Book Launch on School Governance

UCT’s Nelson Mandela School of Public Governance, and the Poverty and Inequality Initiative invite you to a public lecture on Improving learning outcomes in South African education: the governance dimension
A discussion launching The Politics and Governance of Basic Education: A Tale of Two South African Provinces (OUP, 2018) by Brian Levy, Robert Cameron, Vinothan Naidoo and Ursula Hoadley.

The world over, access to education has increased but quality remains low. This new book explores at multiple levels (national, provincial, and school) how politics and institutions have influenced South Africa’s educational outcomes. Through a contrast of the performance of the Western Cape and Eastern Cape, it finds that there are limits to what can be achieved through bureaucratic reform. This is in part because bureaucracy and politics are intertwined, so the former cannot be strengthened without a prior transformation of the latter - and in part because even effective bureaucracies are not well-placed to undertake some key school-level motivational, informational and accountability functions. The school-level research provides new insight on the potential and limits of participatory governance - both as a complement to bureaucracy, and as a substitute when bureaucracy is weak. Comparison of the South African experience with that of other countries (notably including Kenya) points to the potential of giving heightened attention to the evocation of ‘agency’ among multiple stakeholders at multiple levels– a vision, one might say, not only of ‘education for all’, but of ‘all for education’.
Biographies
Brian Levy, the lead researcher, is Academic Director of the Nelson Mandela School of Public Governance, University of Cape Town. He worked at the World Bank from 1989 to 2012. His books include Working with the Grain: Integrating Governance and Growth in Development Strategies (Oxford University Press, 2014) and (co-edited with Sahr Kpundeh) Building State Capacity in Africa (World Bank Institute, 2004).
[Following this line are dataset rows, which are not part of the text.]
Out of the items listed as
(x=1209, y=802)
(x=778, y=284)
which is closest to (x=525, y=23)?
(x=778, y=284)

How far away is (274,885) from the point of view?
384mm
Robert Cameron is Professor of Public Administration in the Department of Political Studies, University of Cape Town. He has published around ninety journal articles and book chapters on local government, public administration, and public service reform. He has also written one book and co-edited two books.
Ursula Hoadley is Associate Professor in the School of Education at the University of Cape Town. Her extensive published research explores the relation between education and social stratification, and the differential social and academic outcomes engendered through educational processes, with a focus on pedagogy, curriculum and school organisation at the primary level.
Vinothan Naidoo is Senior Lecturer in the Department of Political Studies, University of Cape Town. His research spans various public administration subjects, including institutional co-ordination, public sector reform, political-administrative relations, and inter-governmental relations.